Mother loves light, so when she isn’t working outdoors, she usually keeps her backdoor open, often privy to interesting exchanges between the kids.  They feel perfectly free to talk in front of her, like she is part of the landscape.  Recently, she passed on this conversation between a couple of boys who were taking a break on her back steps, about ten feet from where she sat.
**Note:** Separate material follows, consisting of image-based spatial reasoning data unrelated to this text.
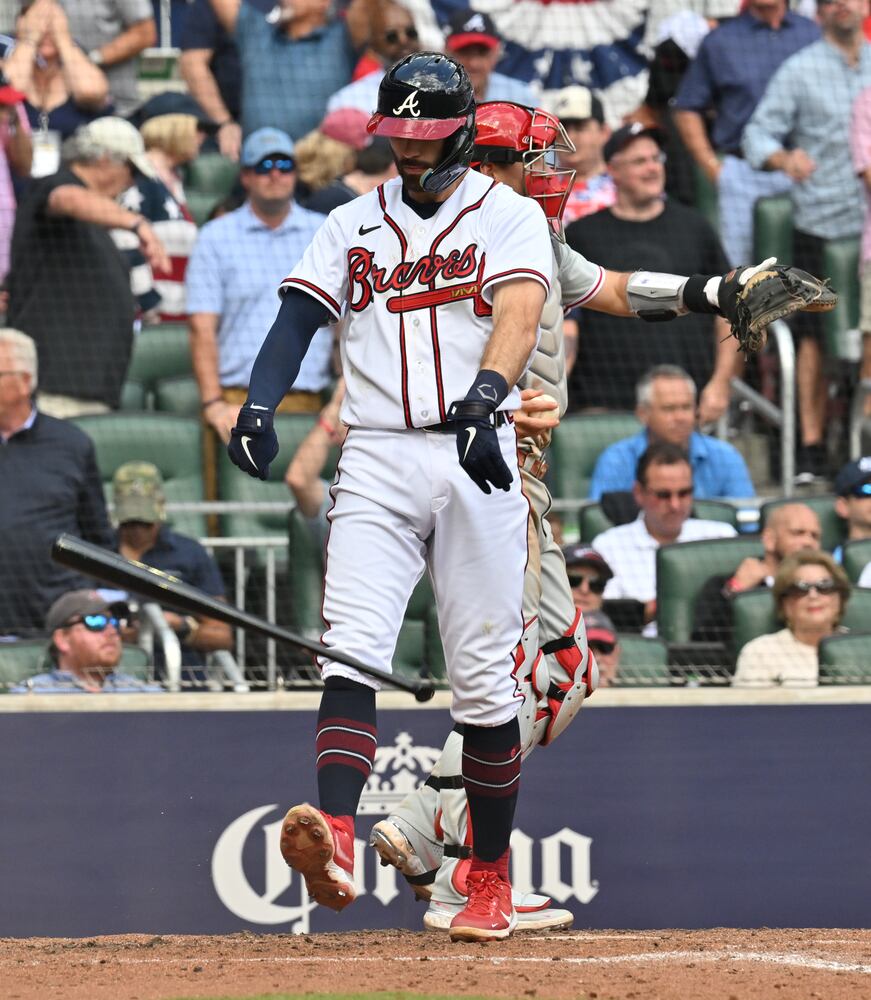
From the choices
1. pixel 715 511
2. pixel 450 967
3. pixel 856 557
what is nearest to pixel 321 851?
pixel 450 967

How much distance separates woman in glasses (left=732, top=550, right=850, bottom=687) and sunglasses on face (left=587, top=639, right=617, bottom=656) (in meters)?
0.40

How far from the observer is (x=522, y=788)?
520cm

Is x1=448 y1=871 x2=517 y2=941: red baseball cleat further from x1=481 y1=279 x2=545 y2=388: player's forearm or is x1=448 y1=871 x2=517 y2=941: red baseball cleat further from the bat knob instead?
x1=481 y1=279 x2=545 y2=388: player's forearm

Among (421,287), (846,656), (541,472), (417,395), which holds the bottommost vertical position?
(846,656)

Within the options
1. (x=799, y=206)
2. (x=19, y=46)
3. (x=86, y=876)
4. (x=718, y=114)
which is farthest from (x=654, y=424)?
(x=19, y=46)

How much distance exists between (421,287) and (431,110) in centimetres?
38

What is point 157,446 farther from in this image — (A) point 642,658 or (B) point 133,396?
(A) point 642,658

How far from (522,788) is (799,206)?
3.70 meters

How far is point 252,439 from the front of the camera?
387cm

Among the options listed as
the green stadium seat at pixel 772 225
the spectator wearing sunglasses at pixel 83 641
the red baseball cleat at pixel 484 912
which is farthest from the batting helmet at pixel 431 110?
the green stadium seat at pixel 772 225

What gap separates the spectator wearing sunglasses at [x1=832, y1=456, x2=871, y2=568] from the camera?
665 cm

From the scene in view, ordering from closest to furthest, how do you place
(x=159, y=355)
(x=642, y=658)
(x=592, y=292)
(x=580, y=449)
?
(x=592, y=292), (x=642, y=658), (x=580, y=449), (x=159, y=355)

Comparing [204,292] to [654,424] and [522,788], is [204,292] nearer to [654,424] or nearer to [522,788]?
[654,424]

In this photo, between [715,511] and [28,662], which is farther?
[715,511]
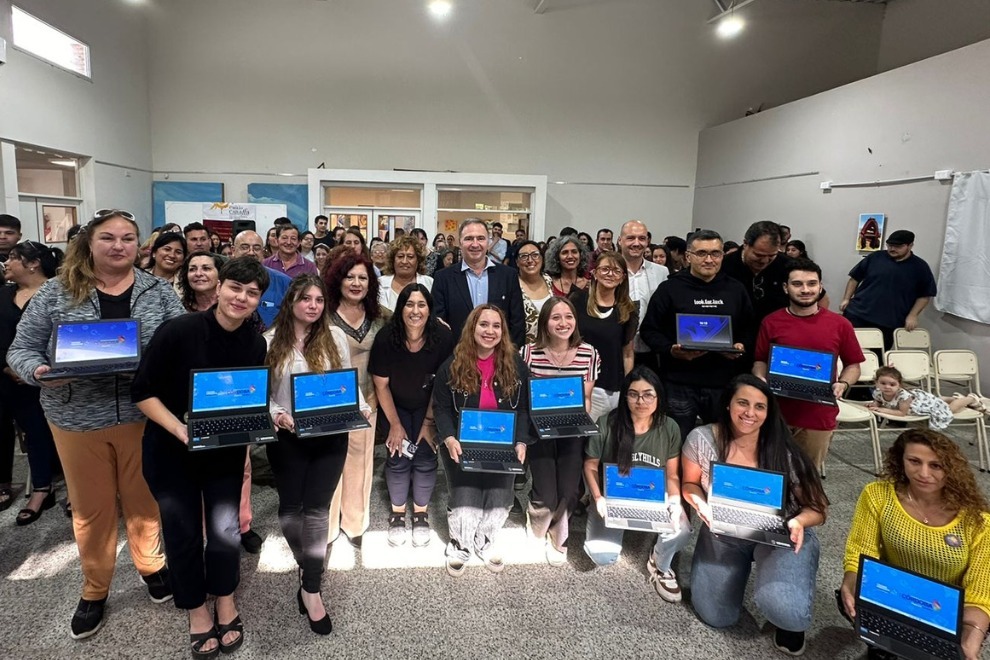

Jason started out.  “This place is old.”

“Yep.” Amos agreed.

“This house is old.”  Jason offered.

“Yep.”  Amos was the king of “Yep!”

“That truck is old.”

“Yep.”

“Mrs. Swain is old.  Old people are so full of wisdom and uh, uh, uh…..”  Finally Jason was at a loss for words.

“Oldness!”  Quipped Amos.

Over the years, many of her “children” have grown up and moved out of her neighborhood. It is very common for her to be in a restaurant, on a parking lot, or anywhere in town and have a young police officer, store clerk, nurse, or bag boy call out, “Heh, Mrs. Swain, remember me? I used to get water at your house?” What a positive way to see how many lives she has touched over the years.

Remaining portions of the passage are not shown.